** Begin Quoted text **

We had a series, like an 18 minute series and it plays on television constantly and it is now available everywhere on DVD and it has just gone around the world and it’s pretty interesting.
FROM ALISA, INDIA TO HARVARD
EC: Obviously, you have set a standard in filmmaking, not only in your country, but around the world, but in your country, films are so passionate and there’s this color and this passion and this desire. Why? What is it about the Indian filmmaking that brings out all these energies?
MN: Well, we come from an extraordinarily vibrant culture and a culture that was at least in the earliest years had a very, exiting, vibrant, mythological, theater traditions, where our holy books were brought to the people village by village with traveling players. This is a complete part of our lives and that gave rise to Indian mythological films that for 100 years we celebrated in the Indian film industry and that morphed into the great big song and dance extravaganza and the Indian movies were the primary source of entertainment, and in a country as vast as India, it was a very uniting force as well.
Soon after Indian independence, it was great secular cinema. It became our oxygen. There was no other art form that met the craze that Indian audiences have for cinema, and of course cinema has changed to now because of distribution and because of having multiplexes, it is becoming much better quality in terms of projection, to all kinds of cinema, like alternative kinds of cinema—like I come completely not from Bollywood. It is much more an expression of my own vocabulary, but I have a big audience in India, so it’s a very exciting time now as lower budget and experimental projects are coming in the market and audiences are clearly wanting that.

** End Quoted text **
** Begin Information supplied **

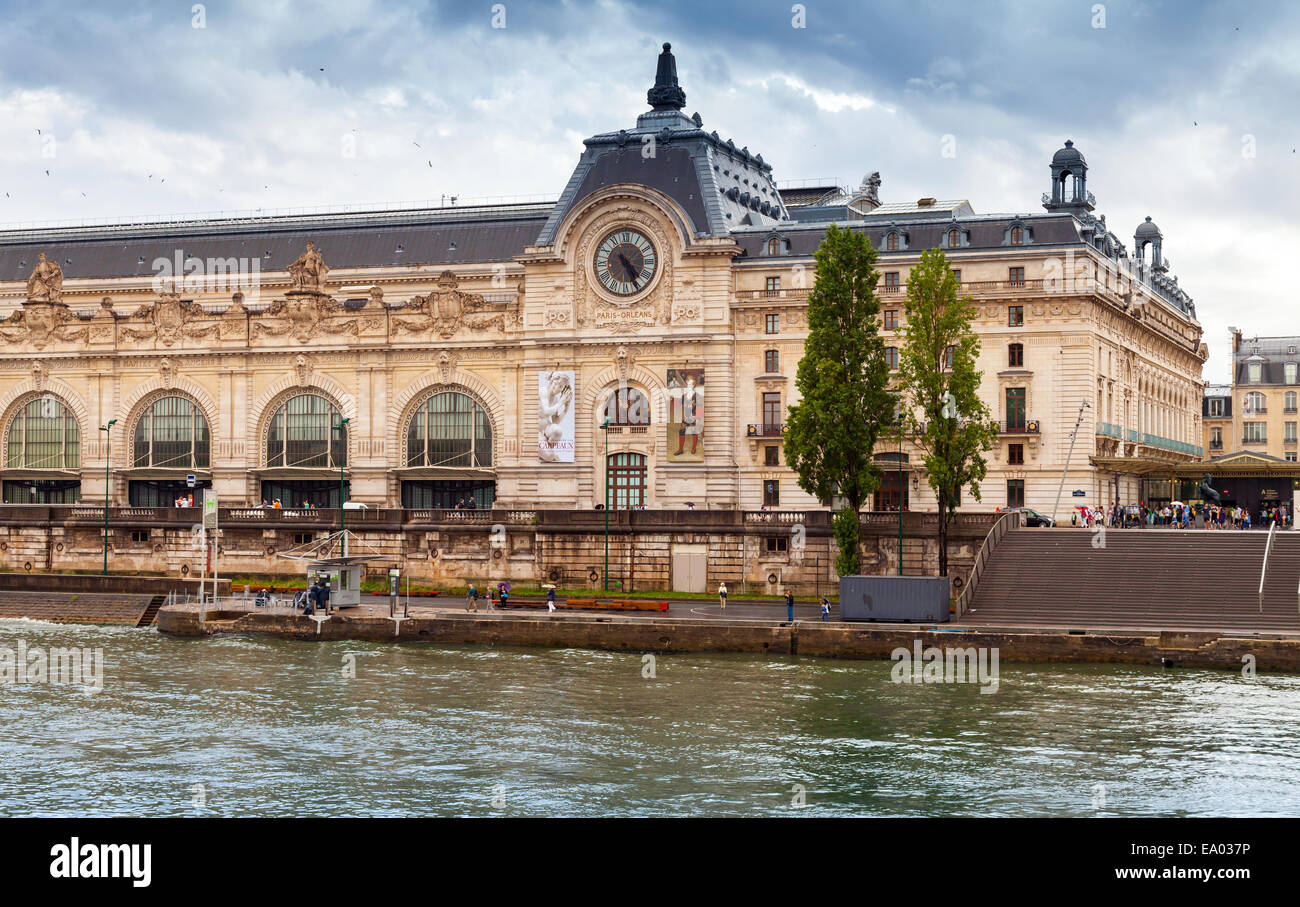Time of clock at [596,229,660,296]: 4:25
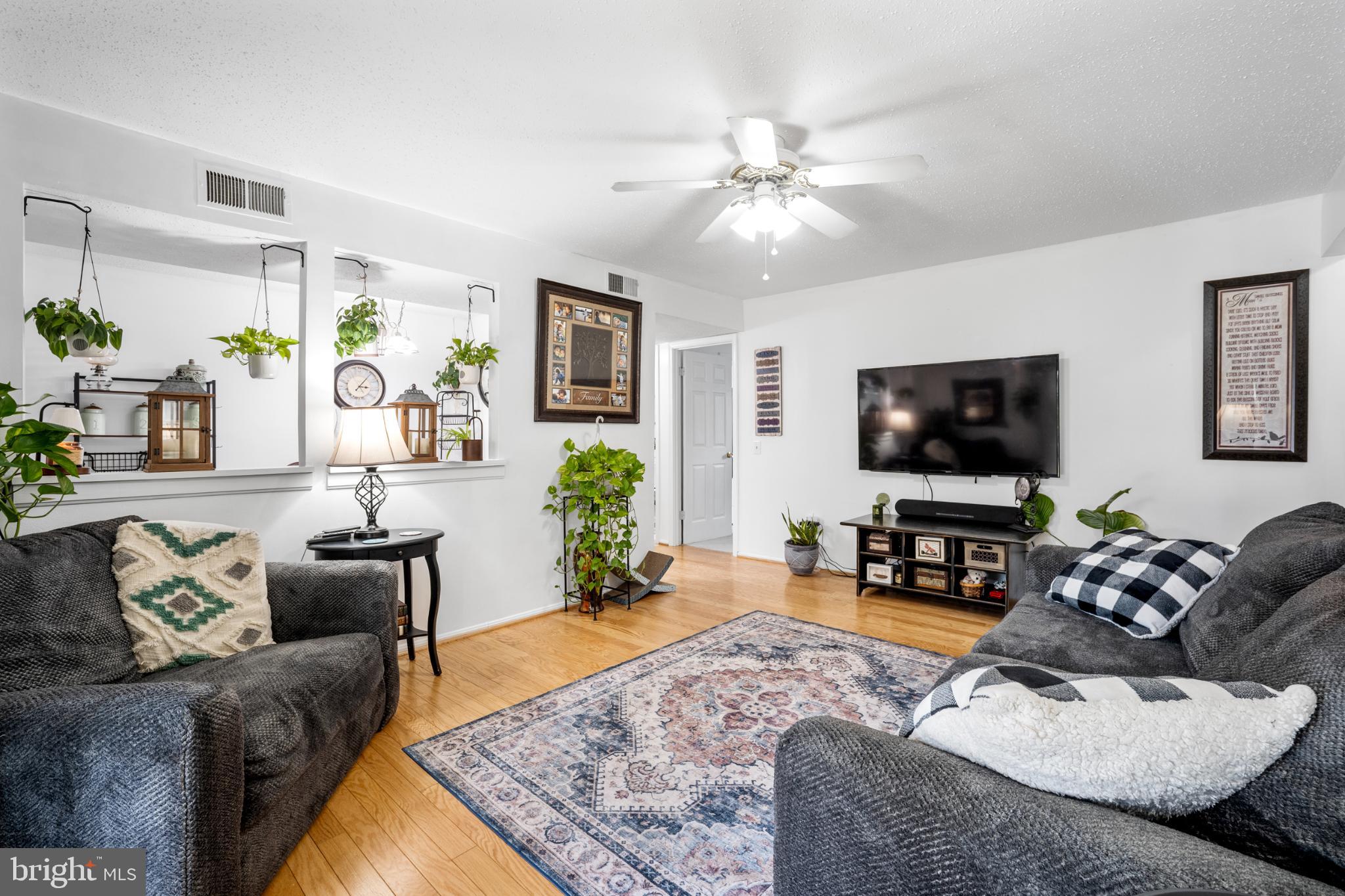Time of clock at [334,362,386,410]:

** End Information supplied **
** Begin Information supplied **

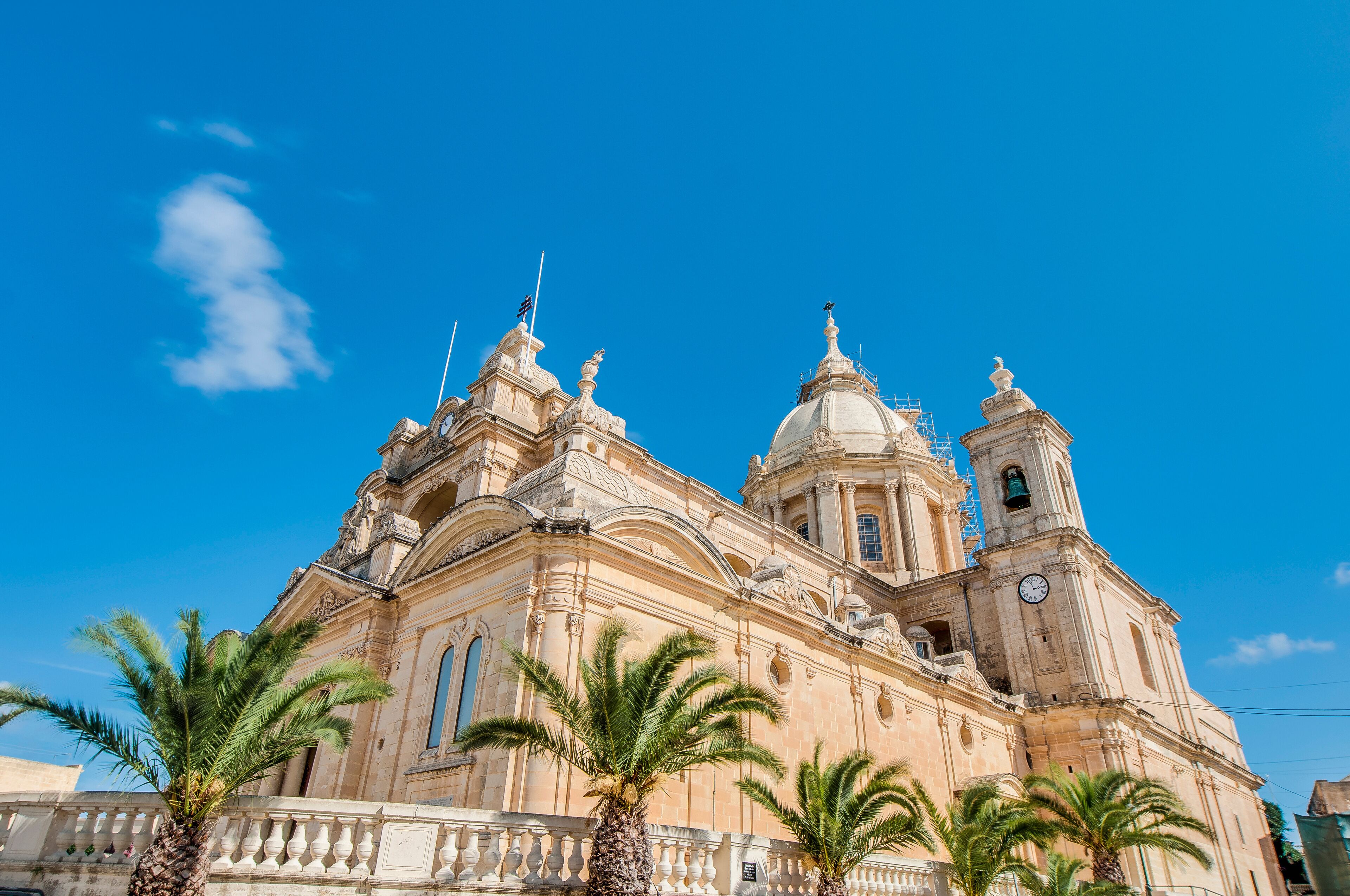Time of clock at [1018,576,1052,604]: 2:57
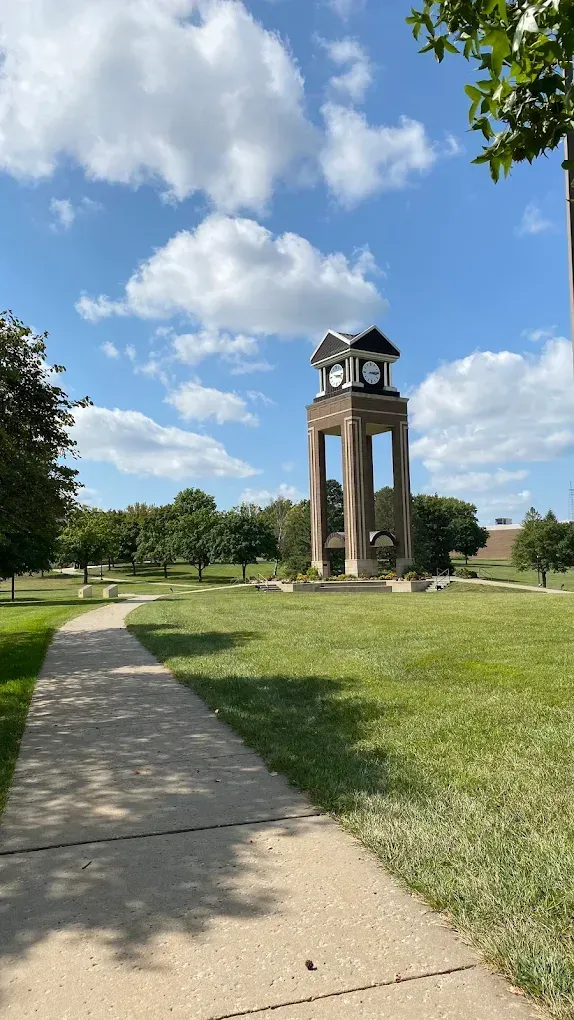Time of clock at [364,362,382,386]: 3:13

** End Information supplied **

Stated problem A
Summarize the interview in two sentences.
Stated problem B
Reproduce the part of the interview that opens with the words containing "We had a series, like" and closes with "all these energies?".

Task result A
MN explains that Indian cinema grew out of a vibrant culture whose mythological theater traditions brought holy books to villages through traveling players, which gave rise to mythological films and later to song-and-dance extravaganzas that became India's main entertainment and a uniting force. After independence cinema became the country's "oxygen," and with new distribution and multiplexes it is now opening up to lower-budget and experimental projects that audiences clearly want.

Task result B
We had a series, like an 18 minute series and it plays on television constantly and it is now available everywhere on DVD and it has just gone around the world and it’s pretty interesting.
FROM ALISA, INDIA TO HARVARD
EC: Obviously, you have set a standard in filmmaking, not only in your country, but around the world, but in your country, films are so passionate and there’s this color and this passion and this desire. Why? What is it about the Indian filmmaking that brings out all these energies?